__TASKS TO COMPLETE__.
[1] In the post on zero-cycle jumps, why is the JMP in the NEXT routine optimized out only about once every 128 iterations? Answer in one to three sentences.
[2] Rewrite the paragraph of the post on zero-cycle jumps that begins "There is one caveat" as a short bulleted list, keeping its main facts.
[3] Please duplicate a section of the post on zero-cycle jumps word for word: begin at the words that have "There is one", and stop after "is not taken.".

On another note, I mentioned earlier that it may be possible to optimize JMP <abs> instructions out of the pipeline using
zero-cycle jumps. This a relatively straight-forward change whereby the btb entry for a JMP is applied to the instruction preceding it, rather than to the JMP itself. The CPU will then skip the JMP in future encounters and jump from the preceding instruction directly to the target address of the JMP. (Recall that the Branch Target Buffer stores the address of the
Next PC for the Fetch stage). The JMP instruction itself is not executed, so the jump complets in zero cycles.
There is one caveat to this mechanism. An unconditional JMP btb entry cannot be applied to the preceding instruction if that instruction requires a btb entry of its own (i.e., the instruction is a branch, RTS or indirect jump). It turns out that about half of the executed JMP instructions in the figFORTH code originate from a single JMP -- the one in the NEXT routine. As (bad) luck would have it, this JMP is preceded by a conditional branch (the BCC that Dr Jefyll refers to above). This JMP will therefore only be optimized out about once every 128 iterations, when the preceding branch is not taken.
Even so, the change will reliably optimize the other half of the JMPs, which is beneficial. Let's look at the impact on the Prime Sieve run:
Code:
fig-FORTH 1.0
100 sieve Primes: 2 3 5 7 11 13 17 19 23 29 31 37 41 43 47 53 59 61 71 73 79 83 89 97 OK
------------ Run Stats ------------
Dual Port Caches: True
btb Enabled: True
rtb Enabled: True
ind Enabled: True
jmp zero Enabled: True
Branch Prediction: TOUR 2-bit
Run: ForthPrimeJMP.65b
- - - - - - - - - - - - - - - - - -
Cycles: 290000
NMOS Cycles: 808472
- - - - - - - - - - - - - - - - - -
Instructions: 236473 (82%)

__GIVEN MATERIAL__.
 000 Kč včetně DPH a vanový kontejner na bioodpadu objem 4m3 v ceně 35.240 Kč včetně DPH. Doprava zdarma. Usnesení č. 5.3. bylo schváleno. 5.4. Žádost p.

__EXPECTED RESPONSES__.
[1] That JMP is preceded by a conditional branch (a BCC), and an unconditional JMP's btb entry cannot be applied to a preceding instruction that needs a btb entry of its own, such as a branch. As a result, the JMP is optimized out only when the preceding branch is not taken, which happens about once every 128 iterations.

[2]
- An unconditional JMP's btb entry cannot be applied to the preceding instruction if that instruction needs its own btb entry (a branch, RTS, or indirect jump).
- About half of the executed JMP instructions in the figFORTH code come from a single JMP, the one in the NEXT routine.
- That JMP is preceded by a conditional branch (the BCC that Dr Jefyll mentions).
- It will therefore be optimized out only about once every 128 iterations, when the preceding branch is not taken.

[3]
There is one caveat to this mechanism. An unconditional JMP btb entry cannot be applied to the preceding instruction if that instruction requires a btb entry of its own (i.e., the instruction is a branch, RTS or indirect jump). It turns out that about half of the executed JMP instructions in the figFORTH code originate from a single JMP -- the one in the NEXT routine. As (bad) luck would have it, this JMP is preceded by a conditional branch (the BCC that Dr Jefyll refers to above). This JMP will therefore only be optimized out about once every 128 iterations, when the preceding branch is not taken.